Given that DIR imaging is limited by a low cortical lesion detection rate compared with histopathologic studies, poor delineation of lesion borders, artifacts caused by cerebrospinal fluid flow and pulsation, and an intrinsically low signal-to-noise ratio, combining DIR imaging with other sequences may improve cortical lesion detection and reliability of cortical lesion classification. Using a combination of phase-sensitive inversion recovery (PSIR) and DIR techniques yields a 337% increase in total number of cortical lesions detected when compared with FLAIR; intracortical lesion detection was increased by 417%, mixed gray-white matter lesions by 396%, and juxtacortical lesions by 130%.

3D spoiled gradient-recalled (SPGR) echo imaging provides high spatial resolution and high signal-to-noise ratio images within a clinically acceptable acquisition time. The superior contrast between gray matter and white matter achievable with SPGR permits increased classification accuracy for cortical lesions. One study reported that 30 of the 119 cortical lesions (11 patients) initially identified on DIR and PSIR images were reclassified after reviewing the 3D-SPGR images, with most reclassified from mixed gray-white matter lesions to purely intracortical.

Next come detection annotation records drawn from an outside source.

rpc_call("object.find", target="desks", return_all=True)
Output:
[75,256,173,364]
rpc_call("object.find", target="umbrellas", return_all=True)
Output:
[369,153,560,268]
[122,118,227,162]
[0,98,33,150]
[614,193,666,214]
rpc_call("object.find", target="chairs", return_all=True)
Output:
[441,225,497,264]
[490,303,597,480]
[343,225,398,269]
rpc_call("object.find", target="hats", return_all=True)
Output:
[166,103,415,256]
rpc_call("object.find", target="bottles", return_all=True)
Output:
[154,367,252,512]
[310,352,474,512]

Cortical Lesion Detection in Pediatric MS

Only 1 study has evaluated the presence, frequency, and type of cortical lesions in individuals with pediatric-onset MS compared with adult patients. Only 8% of the pediatric patients had cortical lesions, compared with 66% of adults with MS. Although the number and volume of white matter lesions did not differ between pediatric and adult patients with MS, mean cortical lesion count in pediatric patients was only 0.08, compared with 1.99 cortical lesions per adult patient. Median cortical lesion volume was also lower in pediatric versus adult patients. All cortical lesions in the pediatric patients were located at the gray matter–white matter boundary, which is where proliferation of myelin into the peripheral cortical neuropil occurs during childhood and adolescence.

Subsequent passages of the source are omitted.